To do that, you'll engage in a top-down action game that recalls Gauntlet and its numerous successors. The game supports up to four players playing cooperatively on the same Xbox, with each player controlling a different character. The differences between the four kids are mostly cosmetic as far as we could tell. At the outset, you can pick up and throw most objects in the environment. But a number of melee weapons, such as axes, knives, katanas, and so on, will soon become available. Although you can use any weapon with any character, each kid has his or her own favorite with which he or she will be faster and more proficient.

As you fight through areas like Zach's house, the surrounding suburbia, and the "shopping maul," you'll also pick up all sorts of spare parts, such as old pipes and bicycle frames lying around the environment. When you collect enough of the right parts, you can visit a cantankerous old junkman who will help you assemble them into improvised weapons, mostly of the ranged variety, that will help you fight off the hordes of zombies. Because the weapons are made out of household objects that you've managed to salvage during the zombie apocalypse, you get things like a CD launcher, a potato gun, and a taser made out of a cell phone.

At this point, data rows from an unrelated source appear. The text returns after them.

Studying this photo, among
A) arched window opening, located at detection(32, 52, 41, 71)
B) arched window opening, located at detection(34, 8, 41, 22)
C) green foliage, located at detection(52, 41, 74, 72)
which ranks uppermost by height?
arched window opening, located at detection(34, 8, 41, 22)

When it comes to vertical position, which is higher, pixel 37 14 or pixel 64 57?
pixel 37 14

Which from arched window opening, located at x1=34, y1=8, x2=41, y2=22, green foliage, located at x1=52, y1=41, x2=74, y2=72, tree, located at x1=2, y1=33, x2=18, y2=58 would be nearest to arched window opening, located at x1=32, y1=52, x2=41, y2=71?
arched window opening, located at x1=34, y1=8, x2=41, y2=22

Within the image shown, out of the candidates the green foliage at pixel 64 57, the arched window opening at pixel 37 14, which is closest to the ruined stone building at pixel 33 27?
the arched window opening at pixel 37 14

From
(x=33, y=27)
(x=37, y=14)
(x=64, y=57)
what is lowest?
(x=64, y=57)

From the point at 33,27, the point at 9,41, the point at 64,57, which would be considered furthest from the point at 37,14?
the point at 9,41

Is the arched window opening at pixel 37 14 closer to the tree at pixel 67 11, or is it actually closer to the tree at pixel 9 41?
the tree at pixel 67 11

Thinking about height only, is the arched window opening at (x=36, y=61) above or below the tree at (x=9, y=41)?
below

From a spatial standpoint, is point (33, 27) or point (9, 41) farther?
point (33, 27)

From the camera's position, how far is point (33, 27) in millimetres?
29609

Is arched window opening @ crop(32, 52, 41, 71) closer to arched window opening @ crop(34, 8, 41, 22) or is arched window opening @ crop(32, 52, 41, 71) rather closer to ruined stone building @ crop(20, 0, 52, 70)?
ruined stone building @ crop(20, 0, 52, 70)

The action in Monster Madness has a frantic, button-mashy feel to it primarily because it's so chaotic and there are so many enemies running around at once. These aren't the slow, shambling, Night of the Living Dead zombies you'd probably expect, but rather the more unnerving and quick-footed monsters like in 28 Days Later. In addition to the pervasive undead menace, each level has a number of traps built into it. For instance, in the first level, the kitchen floor becomes flooded and then electrified by fallen appliances, so naturally you'll want to avoid walking into such appliances whenever possible.

Nothing stops a zombie in his tracks like dual nailguns to the face.
Nothing stops a zombie in his tracks like dual nailguns to the face.

Outside the main zombie slaughter, Monster Madness has a versus mode for up to 16 players that recalls games like Power Stone and Super Smash Bros. You'll do battle with each other in a number of enclosed arenas that are as dangerous as your opponents, so you've got to look out for all the death traps, as well as the whirling blades, rockets, and so on that will be coming at you. In the level we tried, a spiked roller continually menaced one corner; a large portion of the level was covered with acid; and one of the better power-ups was tucked behind a guillotine that was tough to dodge through without getting sliced in half.

The team at Artificial purportedly comprises younger developers, primarily in their early 20s, who are cutting their teeth on the Xbox 360's graphical muscle. Monster Madness looks good visually, with some nice lighting effects and a solid overall level of detail, though we'd like to see the frame rate tightened up before release. The game's cutscenes are rendered in a comic book style, with slightly animating panes and such, and were drawn by a team of comic book artists based in Colombia. An actual comic book that will flesh out the story of the game will also be packed in with the game, for those who want to delve deeper. You can look for Monster Madness on the Xbox 360 and PC in mid-April, and we'll have a full review of the game around that time.